▶ [Task directions] Gather every line in the records below that contains the word "separation", and copy each one out in full. Letter case matters.
>> Start Data provided
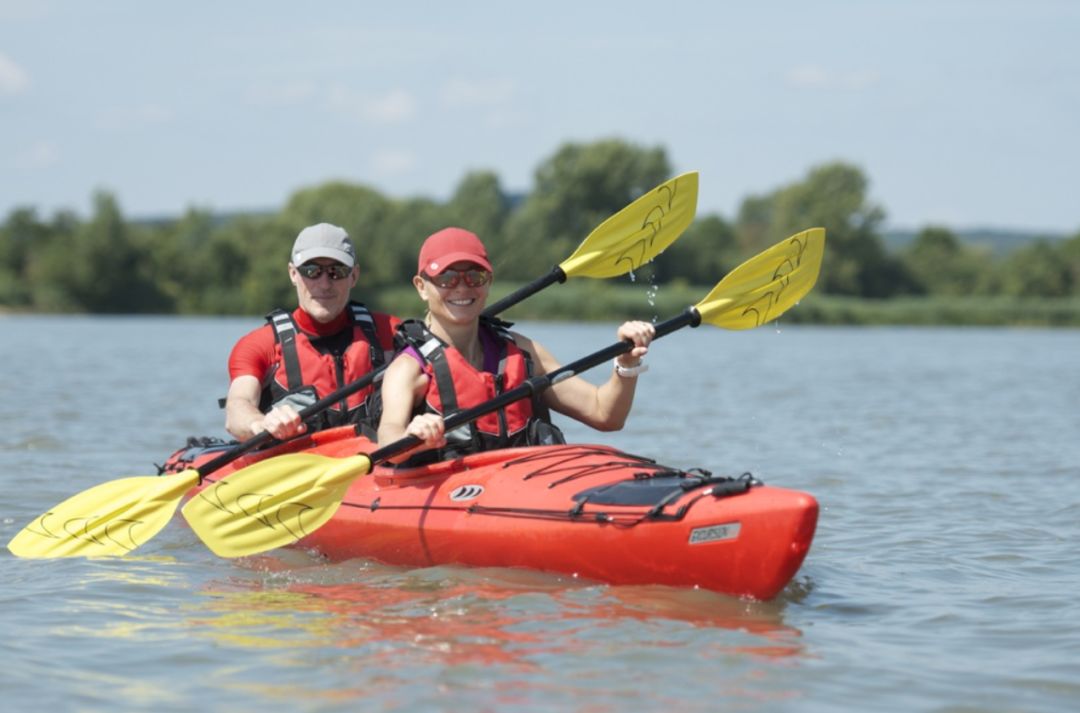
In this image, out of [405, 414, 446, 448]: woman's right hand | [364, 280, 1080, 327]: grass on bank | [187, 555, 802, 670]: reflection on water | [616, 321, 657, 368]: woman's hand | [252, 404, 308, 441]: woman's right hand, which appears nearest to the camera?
[187, 555, 802, 670]: reflection on water

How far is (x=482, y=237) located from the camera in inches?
2051

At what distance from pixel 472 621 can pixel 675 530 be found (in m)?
0.79

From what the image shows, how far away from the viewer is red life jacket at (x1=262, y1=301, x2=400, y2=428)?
260 inches

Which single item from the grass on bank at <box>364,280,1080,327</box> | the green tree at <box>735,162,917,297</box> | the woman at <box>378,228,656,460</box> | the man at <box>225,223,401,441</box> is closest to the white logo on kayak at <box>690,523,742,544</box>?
the woman at <box>378,228,656,460</box>

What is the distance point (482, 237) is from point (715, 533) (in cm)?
4759

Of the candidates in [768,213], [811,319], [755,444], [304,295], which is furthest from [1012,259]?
[304,295]

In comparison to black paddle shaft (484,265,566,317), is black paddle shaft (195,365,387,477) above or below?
below

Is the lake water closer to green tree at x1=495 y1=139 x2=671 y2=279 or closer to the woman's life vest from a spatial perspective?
the woman's life vest

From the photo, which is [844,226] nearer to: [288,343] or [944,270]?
[944,270]

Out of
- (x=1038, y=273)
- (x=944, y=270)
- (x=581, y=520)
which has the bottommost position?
(x=581, y=520)

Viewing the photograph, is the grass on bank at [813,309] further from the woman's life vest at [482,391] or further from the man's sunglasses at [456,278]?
the man's sunglasses at [456,278]

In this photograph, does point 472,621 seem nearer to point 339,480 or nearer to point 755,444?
point 339,480

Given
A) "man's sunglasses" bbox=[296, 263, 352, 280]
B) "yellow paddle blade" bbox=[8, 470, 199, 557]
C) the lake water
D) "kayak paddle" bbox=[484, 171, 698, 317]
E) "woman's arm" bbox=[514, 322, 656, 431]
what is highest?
"kayak paddle" bbox=[484, 171, 698, 317]

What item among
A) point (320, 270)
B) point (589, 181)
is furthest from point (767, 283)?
point (589, 181)
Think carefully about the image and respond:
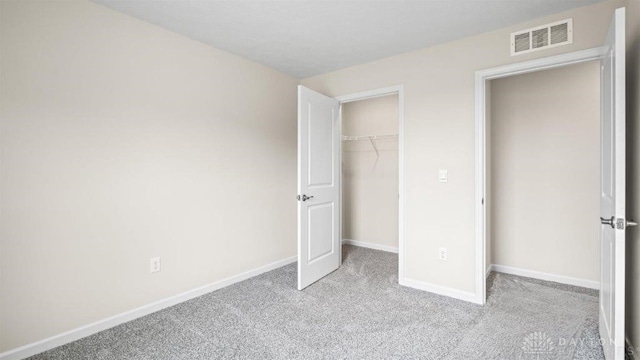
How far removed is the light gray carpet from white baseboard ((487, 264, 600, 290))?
0.14 metres

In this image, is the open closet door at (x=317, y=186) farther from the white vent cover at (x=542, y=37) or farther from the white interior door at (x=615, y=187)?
the white interior door at (x=615, y=187)

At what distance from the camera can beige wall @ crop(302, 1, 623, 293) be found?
2625 millimetres

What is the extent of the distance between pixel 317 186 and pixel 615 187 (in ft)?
7.31

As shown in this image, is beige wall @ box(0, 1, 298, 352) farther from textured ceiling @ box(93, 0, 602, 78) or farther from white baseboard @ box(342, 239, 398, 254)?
white baseboard @ box(342, 239, 398, 254)

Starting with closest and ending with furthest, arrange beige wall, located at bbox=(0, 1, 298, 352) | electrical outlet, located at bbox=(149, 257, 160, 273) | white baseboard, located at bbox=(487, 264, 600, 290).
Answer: beige wall, located at bbox=(0, 1, 298, 352), electrical outlet, located at bbox=(149, 257, 160, 273), white baseboard, located at bbox=(487, 264, 600, 290)

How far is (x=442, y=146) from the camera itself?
278 cm

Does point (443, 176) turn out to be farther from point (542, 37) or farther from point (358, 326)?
point (358, 326)

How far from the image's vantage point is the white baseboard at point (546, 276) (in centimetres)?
290

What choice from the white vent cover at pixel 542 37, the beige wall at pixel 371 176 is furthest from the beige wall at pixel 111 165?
the white vent cover at pixel 542 37

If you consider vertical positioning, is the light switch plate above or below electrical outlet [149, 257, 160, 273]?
above

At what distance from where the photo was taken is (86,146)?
6.87 feet

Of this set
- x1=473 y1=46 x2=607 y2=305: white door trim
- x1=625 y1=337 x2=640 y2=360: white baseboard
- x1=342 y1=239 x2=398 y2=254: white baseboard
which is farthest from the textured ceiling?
x1=342 y1=239 x2=398 y2=254: white baseboard

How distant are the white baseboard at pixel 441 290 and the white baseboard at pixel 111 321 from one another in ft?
5.42

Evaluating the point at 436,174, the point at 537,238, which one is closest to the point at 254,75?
the point at 436,174
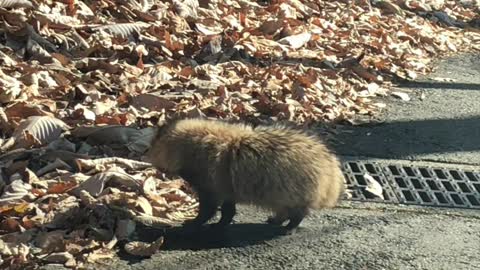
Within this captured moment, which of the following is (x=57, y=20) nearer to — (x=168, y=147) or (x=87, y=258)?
(x=168, y=147)

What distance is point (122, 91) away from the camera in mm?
6668

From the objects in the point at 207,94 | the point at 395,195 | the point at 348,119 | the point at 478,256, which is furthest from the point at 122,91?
the point at 478,256

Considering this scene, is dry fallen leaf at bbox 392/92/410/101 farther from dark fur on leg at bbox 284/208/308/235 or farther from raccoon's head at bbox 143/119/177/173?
raccoon's head at bbox 143/119/177/173

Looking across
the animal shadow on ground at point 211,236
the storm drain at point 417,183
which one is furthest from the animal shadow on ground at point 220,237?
the storm drain at point 417,183

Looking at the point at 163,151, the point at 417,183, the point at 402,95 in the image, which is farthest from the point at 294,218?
the point at 402,95

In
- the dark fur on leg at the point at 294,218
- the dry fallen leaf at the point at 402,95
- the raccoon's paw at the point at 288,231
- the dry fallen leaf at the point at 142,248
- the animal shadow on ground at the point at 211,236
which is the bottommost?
the animal shadow on ground at the point at 211,236

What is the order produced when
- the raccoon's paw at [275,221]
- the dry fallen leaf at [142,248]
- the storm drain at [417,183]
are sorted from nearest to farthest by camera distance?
the dry fallen leaf at [142,248] → the raccoon's paw at [275,221] → the storm drain at [417,183]

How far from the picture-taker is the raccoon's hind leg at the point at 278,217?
4.88 metres

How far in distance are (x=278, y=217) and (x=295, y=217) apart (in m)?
0.11

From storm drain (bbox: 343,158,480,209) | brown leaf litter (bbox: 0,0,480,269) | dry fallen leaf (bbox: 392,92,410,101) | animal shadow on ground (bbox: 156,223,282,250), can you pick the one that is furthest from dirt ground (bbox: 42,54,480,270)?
dry fallen leaf (bbox: 392,92,410,101)

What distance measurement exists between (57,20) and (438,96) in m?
3.61

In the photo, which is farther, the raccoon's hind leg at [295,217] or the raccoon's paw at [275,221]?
the raccoon's paw at [275,221]

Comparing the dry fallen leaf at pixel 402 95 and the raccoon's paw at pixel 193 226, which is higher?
the dry fallen leaf at pixel 402 95

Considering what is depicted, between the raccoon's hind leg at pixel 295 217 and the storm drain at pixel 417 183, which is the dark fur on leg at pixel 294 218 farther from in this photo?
the storm drain at pixel 417 183
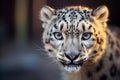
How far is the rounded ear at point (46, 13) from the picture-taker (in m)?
2.01

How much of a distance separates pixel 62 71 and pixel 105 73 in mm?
195

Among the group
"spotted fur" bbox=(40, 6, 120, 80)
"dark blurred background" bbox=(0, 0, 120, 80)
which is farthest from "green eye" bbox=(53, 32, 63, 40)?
"dark blurred background" bbox=(0, 0, 120, 80)

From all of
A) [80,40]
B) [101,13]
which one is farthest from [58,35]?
[101,13]

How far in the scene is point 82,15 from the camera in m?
1.99

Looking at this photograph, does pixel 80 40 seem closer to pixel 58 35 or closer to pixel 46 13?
pixel 58 35

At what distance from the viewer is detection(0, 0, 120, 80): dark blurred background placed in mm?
2107

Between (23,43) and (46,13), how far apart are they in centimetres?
22

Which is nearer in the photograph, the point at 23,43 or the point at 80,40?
the point at 80,40

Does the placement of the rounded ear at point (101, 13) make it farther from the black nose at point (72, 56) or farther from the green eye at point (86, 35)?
the black nose at point (72, 56)

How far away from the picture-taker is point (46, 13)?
2021 millimetres

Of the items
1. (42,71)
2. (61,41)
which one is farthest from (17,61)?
(61,41)

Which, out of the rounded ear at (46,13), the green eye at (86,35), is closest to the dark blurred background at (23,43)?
the rounded ear at (46,13)

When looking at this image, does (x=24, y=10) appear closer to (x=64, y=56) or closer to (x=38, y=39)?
(x=38, y=39)

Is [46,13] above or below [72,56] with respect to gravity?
above
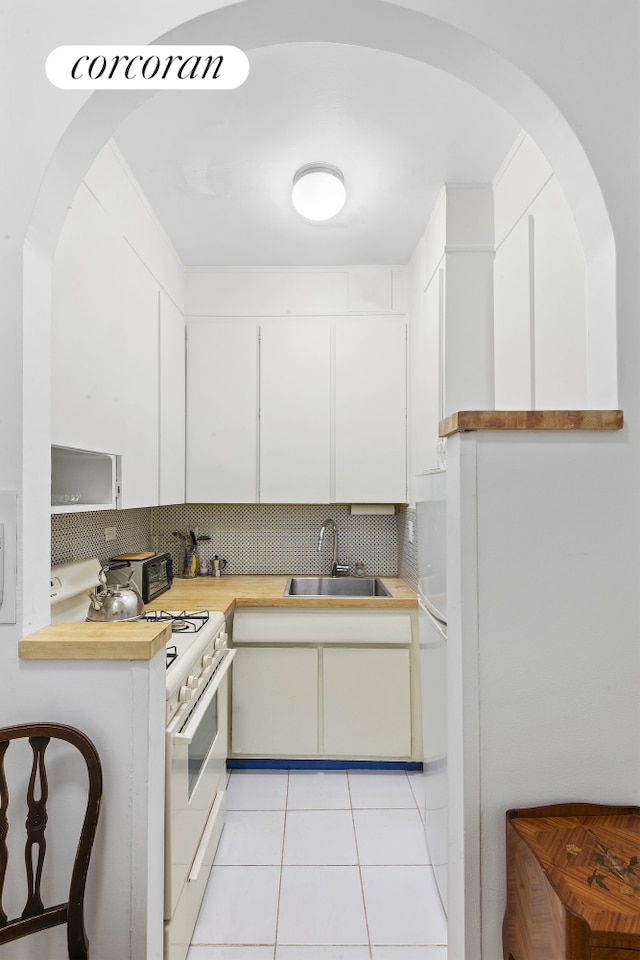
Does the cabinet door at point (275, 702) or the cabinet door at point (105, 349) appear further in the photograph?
the cabinet door at point (275, 702)

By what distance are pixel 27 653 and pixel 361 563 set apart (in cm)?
242

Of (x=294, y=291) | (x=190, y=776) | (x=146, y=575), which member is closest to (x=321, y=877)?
(x=190, y=776)

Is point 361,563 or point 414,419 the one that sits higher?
point 414,419

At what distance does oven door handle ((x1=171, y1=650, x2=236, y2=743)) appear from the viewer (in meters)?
1.50

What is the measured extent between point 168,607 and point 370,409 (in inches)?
59.3

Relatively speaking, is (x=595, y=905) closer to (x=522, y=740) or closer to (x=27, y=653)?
(x=522, y=740)

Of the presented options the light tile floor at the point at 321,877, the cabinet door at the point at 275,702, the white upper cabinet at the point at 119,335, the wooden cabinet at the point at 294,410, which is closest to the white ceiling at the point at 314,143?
the white upper cabinet at the point at 119,335

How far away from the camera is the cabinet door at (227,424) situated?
3.20 meters

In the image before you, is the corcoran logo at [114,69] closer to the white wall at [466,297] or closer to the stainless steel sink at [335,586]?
Result: the white wall at [466,297]

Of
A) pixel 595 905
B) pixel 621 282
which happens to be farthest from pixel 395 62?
pixel 595 905

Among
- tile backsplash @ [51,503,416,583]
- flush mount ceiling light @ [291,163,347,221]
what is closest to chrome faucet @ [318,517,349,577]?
tile backsplash @ [51,503,416,583]

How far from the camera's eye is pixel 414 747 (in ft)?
9.08

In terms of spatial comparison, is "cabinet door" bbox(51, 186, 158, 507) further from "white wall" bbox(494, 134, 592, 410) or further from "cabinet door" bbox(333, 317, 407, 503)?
"white wall" bbox(494, 134, 592, 410)

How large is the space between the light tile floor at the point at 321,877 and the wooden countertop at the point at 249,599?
2.78 feet
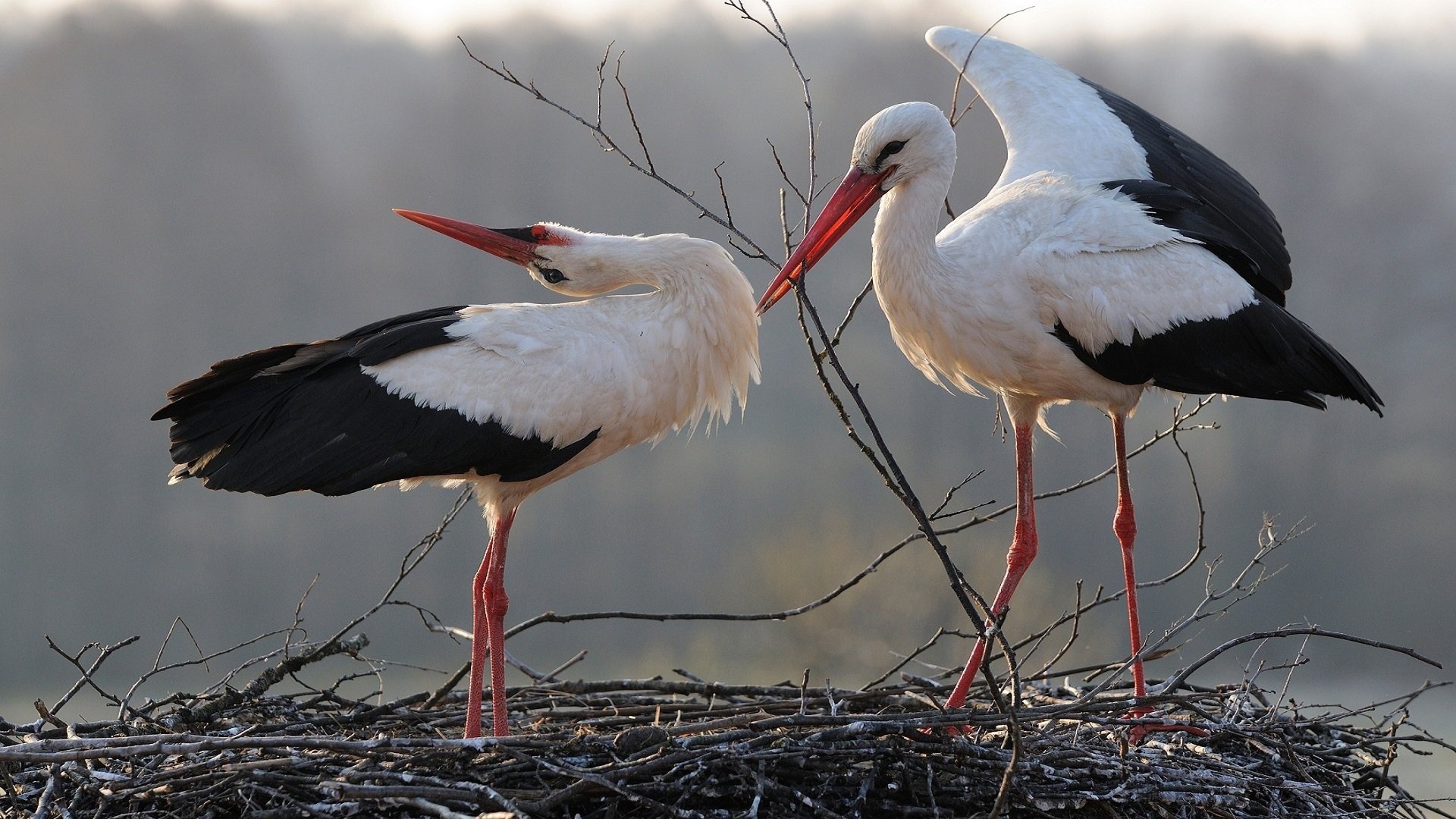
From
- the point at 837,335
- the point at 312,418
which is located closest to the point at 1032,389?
the point at 837,335

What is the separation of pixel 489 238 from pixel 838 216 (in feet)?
3.48

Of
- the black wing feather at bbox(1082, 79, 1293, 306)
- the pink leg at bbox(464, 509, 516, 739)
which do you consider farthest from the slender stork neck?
the pink leg at bbox(464, 509, 516, 739)

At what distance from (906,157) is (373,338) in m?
1.61

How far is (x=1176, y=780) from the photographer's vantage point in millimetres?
3258

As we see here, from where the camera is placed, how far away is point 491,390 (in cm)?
371

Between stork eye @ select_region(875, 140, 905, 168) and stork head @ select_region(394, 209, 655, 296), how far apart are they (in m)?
0.77

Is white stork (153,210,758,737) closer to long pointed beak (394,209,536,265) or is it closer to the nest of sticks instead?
long pointed beak (394,209,536,265)

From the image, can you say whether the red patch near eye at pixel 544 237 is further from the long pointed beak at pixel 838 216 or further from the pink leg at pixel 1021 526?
the pink leg at pixel 1021 526

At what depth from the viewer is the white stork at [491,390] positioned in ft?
12.2

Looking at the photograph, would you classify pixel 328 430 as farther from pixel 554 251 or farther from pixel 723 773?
pixel 723 773

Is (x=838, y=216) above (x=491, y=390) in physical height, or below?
above

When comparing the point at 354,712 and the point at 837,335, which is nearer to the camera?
the point at 837,335

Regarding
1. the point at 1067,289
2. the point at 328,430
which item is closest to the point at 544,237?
the point at 328,430

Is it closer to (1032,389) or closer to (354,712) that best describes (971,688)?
(1032,389)
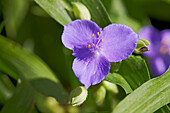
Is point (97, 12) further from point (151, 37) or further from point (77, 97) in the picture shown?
point (151, 37)

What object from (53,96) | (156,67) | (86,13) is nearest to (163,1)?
(156,67)

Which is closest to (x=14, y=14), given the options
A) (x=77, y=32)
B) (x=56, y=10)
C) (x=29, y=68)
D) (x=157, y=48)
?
(x=29, y=68)

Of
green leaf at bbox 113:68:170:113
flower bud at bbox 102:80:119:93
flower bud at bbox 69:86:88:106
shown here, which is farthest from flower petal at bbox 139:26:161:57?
flower bud at bbox 69:86:88:106

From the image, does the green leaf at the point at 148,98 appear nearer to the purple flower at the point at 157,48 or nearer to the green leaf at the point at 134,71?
the green leaf at the point at 134,71

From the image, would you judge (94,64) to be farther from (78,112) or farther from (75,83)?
(78,112)

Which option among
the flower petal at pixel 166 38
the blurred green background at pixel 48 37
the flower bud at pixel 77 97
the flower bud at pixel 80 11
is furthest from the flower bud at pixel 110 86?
the flower petal at pixel 166 38

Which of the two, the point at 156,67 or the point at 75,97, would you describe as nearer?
the point at 75,97
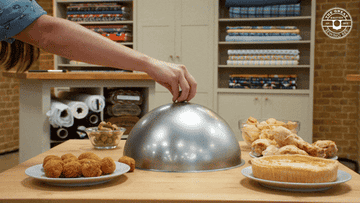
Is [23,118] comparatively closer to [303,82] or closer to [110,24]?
[110,24]

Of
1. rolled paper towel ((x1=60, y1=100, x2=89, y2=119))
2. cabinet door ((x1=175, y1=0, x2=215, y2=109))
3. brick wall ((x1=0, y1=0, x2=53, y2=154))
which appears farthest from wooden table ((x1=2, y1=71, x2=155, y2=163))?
brick wall ((x1=0, y1=0, x2=53, y2=154))

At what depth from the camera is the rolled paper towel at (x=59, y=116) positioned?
7.10ft

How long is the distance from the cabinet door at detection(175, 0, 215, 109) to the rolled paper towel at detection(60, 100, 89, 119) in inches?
83.8

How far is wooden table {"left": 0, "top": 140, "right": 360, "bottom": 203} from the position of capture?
0.65 meters

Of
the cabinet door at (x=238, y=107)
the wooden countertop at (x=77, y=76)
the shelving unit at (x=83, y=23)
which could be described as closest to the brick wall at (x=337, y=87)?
the cabinet door at (x=238, y=107)

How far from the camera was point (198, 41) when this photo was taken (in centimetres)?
420

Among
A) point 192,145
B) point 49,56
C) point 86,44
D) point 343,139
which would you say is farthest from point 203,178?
point 49,56

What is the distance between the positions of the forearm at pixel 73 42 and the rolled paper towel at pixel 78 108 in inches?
53.5

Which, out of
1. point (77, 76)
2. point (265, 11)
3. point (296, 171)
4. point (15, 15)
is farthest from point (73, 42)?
point (265, 11)

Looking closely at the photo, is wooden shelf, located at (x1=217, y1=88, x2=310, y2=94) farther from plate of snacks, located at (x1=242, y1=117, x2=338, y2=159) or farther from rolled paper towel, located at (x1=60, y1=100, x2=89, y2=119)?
plate of snacks, located at (x1=242, y1=117, x2=338, y2=159)

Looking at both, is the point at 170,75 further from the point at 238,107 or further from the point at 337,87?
the point at 337,87

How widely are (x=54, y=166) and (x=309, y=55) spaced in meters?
4.04

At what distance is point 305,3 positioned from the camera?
14.0ft

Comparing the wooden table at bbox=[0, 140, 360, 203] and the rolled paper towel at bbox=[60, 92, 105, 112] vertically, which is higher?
the rolled paper towel at bbox=[60, 92, 105, 112]
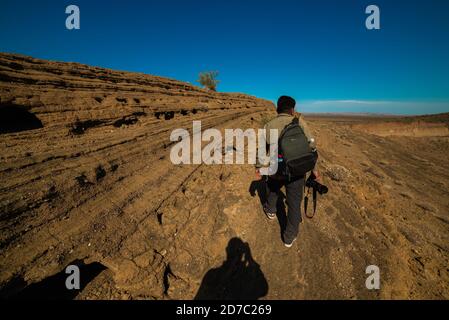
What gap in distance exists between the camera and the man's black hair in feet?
10.2

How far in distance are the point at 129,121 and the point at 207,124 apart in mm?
3745

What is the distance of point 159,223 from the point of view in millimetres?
3568

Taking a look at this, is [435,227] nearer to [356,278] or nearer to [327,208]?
[327,208]

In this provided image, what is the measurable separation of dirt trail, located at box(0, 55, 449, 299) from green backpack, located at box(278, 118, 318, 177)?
57.1 inches

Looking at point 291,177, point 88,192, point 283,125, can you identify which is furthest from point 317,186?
point 88,192

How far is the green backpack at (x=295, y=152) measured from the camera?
9.06 ft

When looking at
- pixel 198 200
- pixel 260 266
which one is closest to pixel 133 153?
pixel 198 200

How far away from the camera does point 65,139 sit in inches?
193

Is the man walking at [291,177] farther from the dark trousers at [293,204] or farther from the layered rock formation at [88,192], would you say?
the layered rock formation at [88,192]

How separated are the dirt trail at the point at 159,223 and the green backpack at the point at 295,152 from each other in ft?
4.76

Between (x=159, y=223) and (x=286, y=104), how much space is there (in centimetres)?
300

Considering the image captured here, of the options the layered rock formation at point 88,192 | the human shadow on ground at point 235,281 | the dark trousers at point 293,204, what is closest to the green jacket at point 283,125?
the dark trousers at point 293,204

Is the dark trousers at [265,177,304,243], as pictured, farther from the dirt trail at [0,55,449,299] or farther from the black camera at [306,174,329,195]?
the black camera at [306,174,329,195]

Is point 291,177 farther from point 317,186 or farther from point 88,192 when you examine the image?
point 88,192
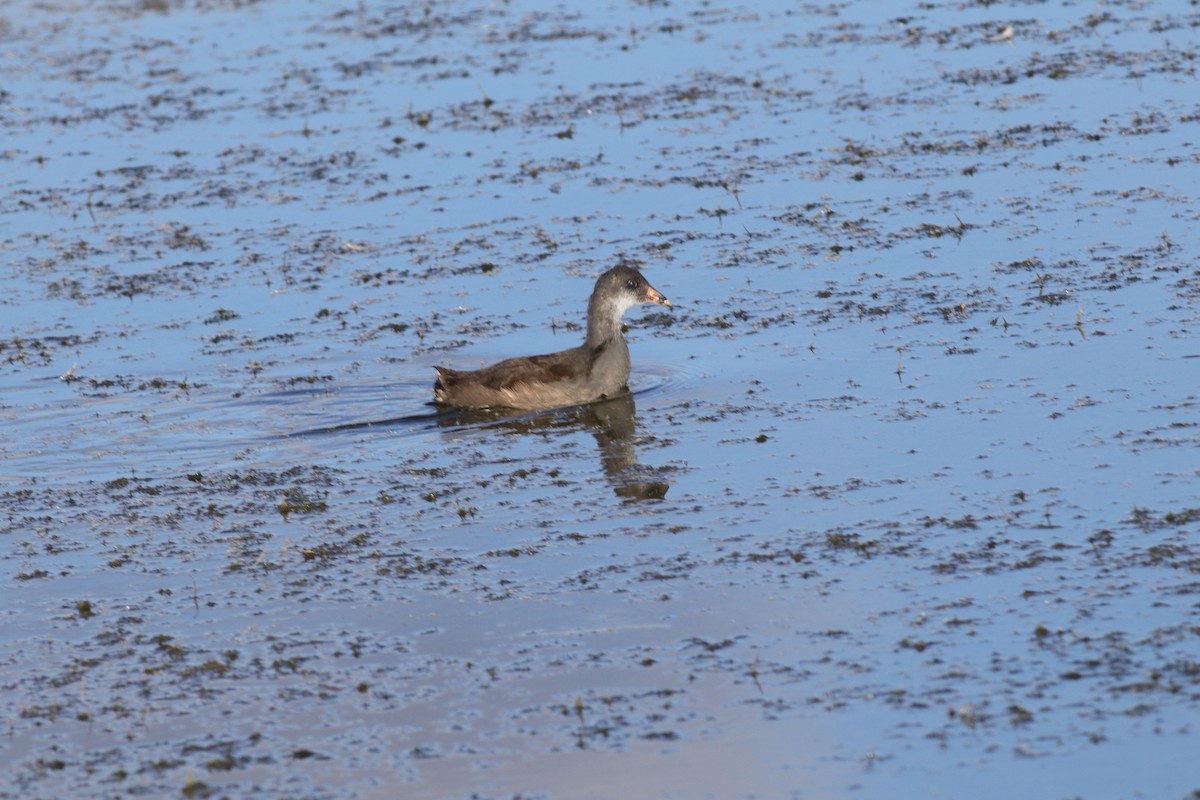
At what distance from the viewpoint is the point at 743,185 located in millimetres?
16781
>> End Data provided
▶ [Exercise solution]
What is the separation of pixel 489 238 from pixel 838 216 (in feet)?
In this provided image, what is the measurable separation of dirt trail, located at box(0, 55, 449, 299) from green backpack, located at box(278, 118, 318, 177)?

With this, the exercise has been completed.